(Correction: This brief originally stated that Loop’s Nursery received the top score in the northeast region of the state, but that the permit was given to Chestnut Hill Tree Farm instead. That was inaccurate.)
Florida’s haphazard CBD industry is technically up and running now that its first-ever harvest has taken place, but in the meantime a legal battle remains underway over a potential new licensee that wants the right to grow cannabis.
The harvest, completed at a facility run by Surterra Therapeutics, is the first of many to come from the six currently licensed companies allowed to produce CBD in the state, the Associated Press reported. Surterra and its peers are all poised to expand rapidly if Amendment 2, a pro-medical marijuana ballot initiative, succeeds in the November general election.
Jacksonville-based Loop’s Nursery and Greenhouses is aiming to be the seventh licensee, according to the News Service of Florida. To that end, it sued the state, alleging that it was unfairly denied one of the original five permits awarded in November 2015.
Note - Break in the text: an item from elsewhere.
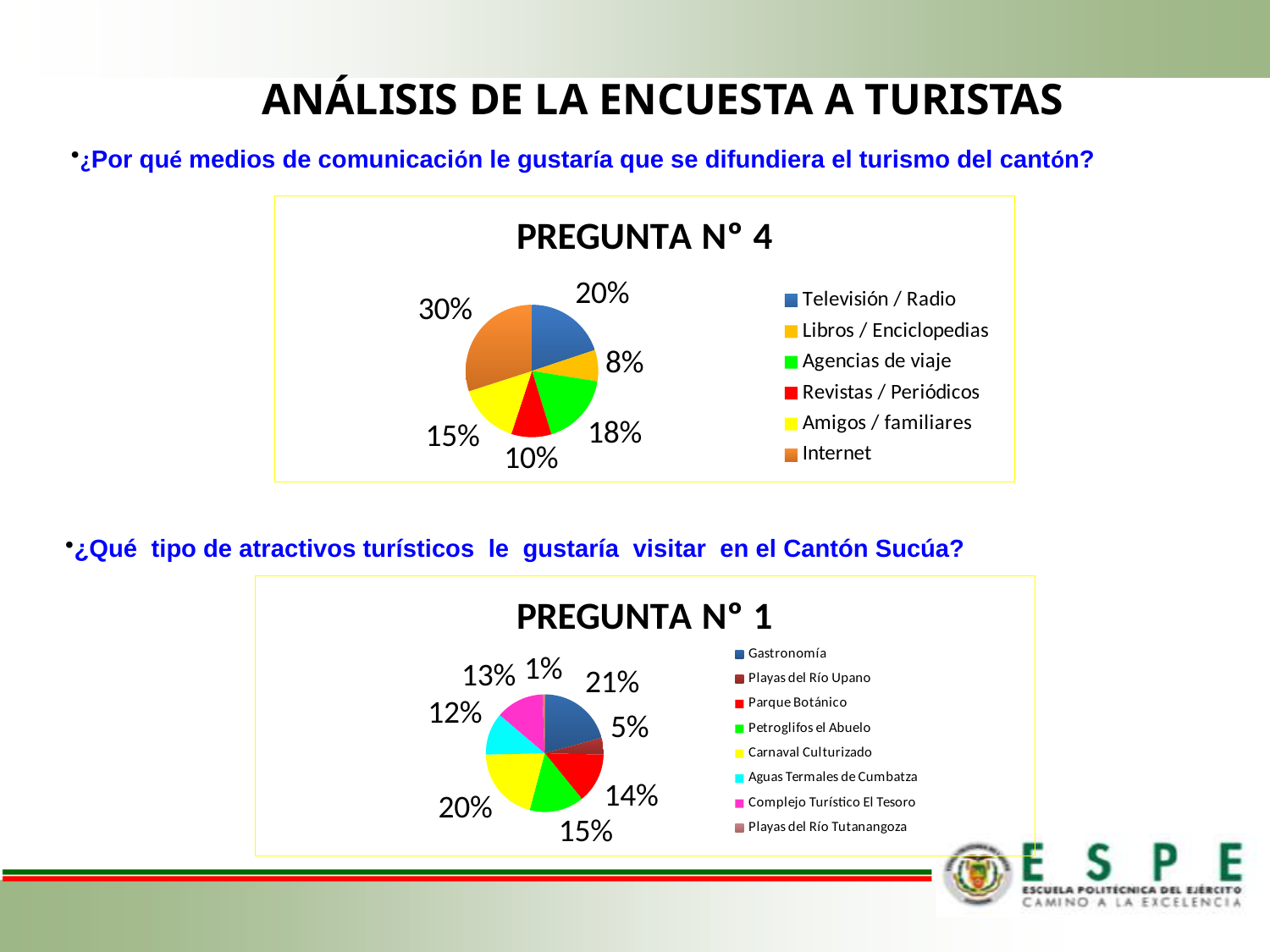
In the PREGUNTA N° 4 chart, how many categories does the legend list? 6 In the PREGUNTA N° 4 chart, what percentage corresponds to Libros / Enciclopedias? 8% In the PREGUNTA N° 4 chart, what percentage corresponds to Internet? 30% In the PREGUNTA N° 4 chart, which category has the smallest share? Libros / Enciclopedias What type of chart is the PREGUNTA N° 1 chart? Pie chart In the PREGUNTA N° 1 chart, what percentage corresponds to Playas del Río Tutanangoza? 1% In the PREGUNTA N° 1 chart, what percentage corresponds to Gastronomía? 21% In the PREGUNTA N° 1 chart, which is larger: Carnaval Culturizado or Parque Botánico? Carnaval Culturizado In the PREGUNTA N° 4 chart, which category has the largest share? Internet In the PREGUNTA N° 4 chart, what is the difference between the shares for Televisión / Radio and Revistas / Periódicos? 10% In the PREGUNTA N° 1 chart, how many categories does the legend list? 8 In the PREGUNTA N° 1 chart, what colour is the slice for Aguas Termales de Cumbatza? Cyan (light blue)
Loop’s Nursery was given the highest score in the region by the director of Florida’s Department of Health’s Office of Compassionate Use, the News Service reported, but Chestnut Hill Tree Farm initially received the top score and received the permit. Upon review, it was determined that a competitor, San Felasco Nurseries, had actually received the top score in the region and been wrongly disqualified, and that company was granted a license by an administrative judge.
If Loop’s Nursery wins the case and gets a license, it could potentially get a leg up on any future MMJ competitors, should Amendment 2 succeed.
On top of that, because of other nursery challenges are still waiting to be heard – and because of a new law that allows the state to license more CBD producers if the number of patients exceeds 250,000 – the number of pre-Amendment 2 licensees could get as high as 12.